Textauszug:
-=-=-
Zuerst musste die Glasindustrie dran glauben. Die Treuhandanstalt sollte man auch hier in Weißwasser besser nicht erwähnen. „Die haben unsere Hütten, also unsere Glaswerke, regelrecht verramscht! Das waren alles funktionierende Arbeitsplätze, da hingen Familien dran. Von heute auf morgen war Schluss." Armin regt sich heute noch auf darüber – er war einer, der damals ebenfalls auf der Straße landete. Er hätte Mitte der 90er-Jahre mitgehen können nach Bayern, wo sein Werk dann unterm Strich landete. „Aber zwei Jahre vor der Rente hier alles aufgeben? Nee, das wollte ich nicht", schüttelt Armin den Kopf. Seine beiden Söhne verdienen ihren Lohn im Braunkohletagebau Nochten, vor den Toren von Weißwasser. Der letzte große Arbeitgeber hier vor Ort, an dem auch wieder viele Familien in Weißwasser hängen. Braunkohle – auch ihr Ende ist in Sicht.
-=-=-
Verfügbare Daten:

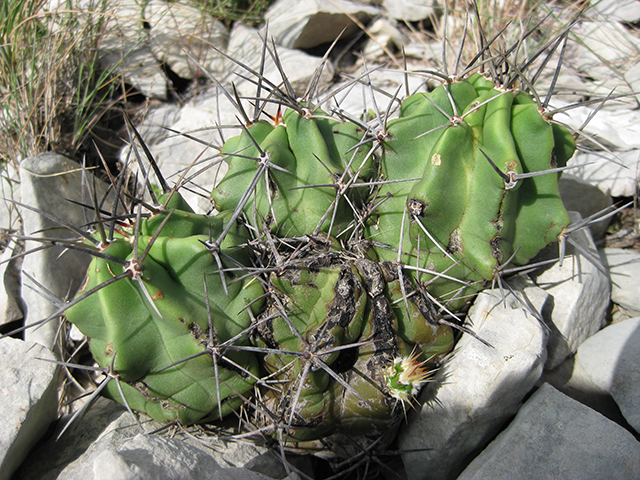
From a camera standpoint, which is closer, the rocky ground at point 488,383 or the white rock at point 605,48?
-=-=-
Aufgaben:
1. Zählen Sie alle geografischen Namen auf, die im Textauszug vorkommen.
2. Prüfen Sie anhand des Textauszugs, ob die folgenden Aussagen zutreffen: (a) Armin ging Mitte der 90er-Jahre mit seinem Werk nach Bayern. (b) Armins beiden Söhne arbeiten im Braunkohletagebau Nochten. (c) Auch das Ende der Braunkohle ist in Sicht.
Die Daten werden für die Bearbeitung nicht benötigt.

Vollständige Lösungen:
1. Weißwasser, Bayern, Nochten

2.
(a) Nein: „Er hätte Mitte der 90er-Jahre mitgehen können nach Bayern“ und „Nee, das wollte ich nicht“.
(b) Ja: „Seine beiden Söhne verdienen ihren Lohn im Braunkohletagebau Nochten, vor den Toren von Weißwasser.“
(c) Ja: „Braunkohle – auch ihr Ende ist in Sicht.“